You are viewing a plain text version of this content. The canonical link for it is here.
Posted to dev@sqoop.apache.org by Sharad Agarwal <sh...@gmail.com> on 2011/11/30 05:29:22 UTC

Map/Reduce being idempotent for export

How do we ensure that map/reduce tasks are idempotent. To be more clear: if
there are more than 1 map/reduce attempts for an export job, how do we make
sure that data from only single task attempt is committed ?

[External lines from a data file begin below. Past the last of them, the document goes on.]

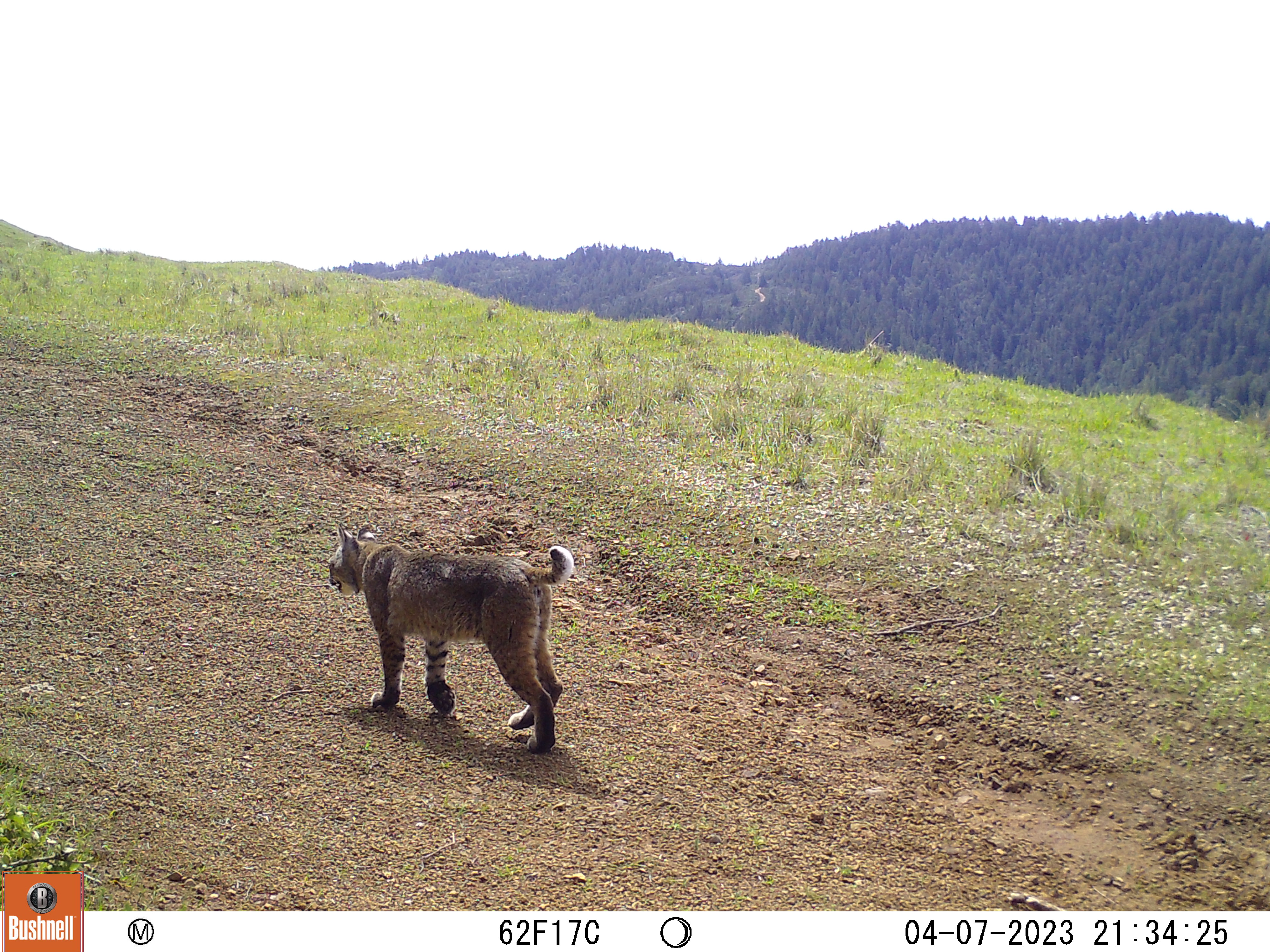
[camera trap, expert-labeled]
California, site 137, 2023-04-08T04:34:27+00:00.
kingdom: Animalia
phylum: Chordata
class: Mammalia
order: Carnivora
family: Felidae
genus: Lynx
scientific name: Lynx rufus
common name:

Normally this is handled by OutputCommitter, however I see
NullOutputCommitter which doesn't do anything.

Thanks
Sharad

Re: Map/Reduce being idempotent for export

Posted by Kate Ting <ka...@cloudera.com>.
Sharad,

Sqoop handles this by the following arguments:

--staging-table <staging-table-name>
The table in which data will be staged before being inserted into the
destination table.

--clear-staging-table
Indicates that any data present in the staging table can be deleted.

For more information:
http://archive.cloudera.com/cdh/3/sqoop/SqoopUserGuide.html#_syntax_3

Note that only some connectors support staging tables.

Regards, Kate

On Tue, Nov 29, 2011 at 8:29 PM, Sharad Agarwal <sh...@gmail.com>wrote:

> How do we ensure that map/reduce tasks are idempotent. To be more clear: if
> there are more than 1 map/reduce attempts for an export job, how do we make
> sure that data from only single task attempt is committed ?
>
> Normally this is handled by OutputCommitter, however I see
> NullOutputCommitter which doesn't do anything.
>
> Thanks
> Sharad
>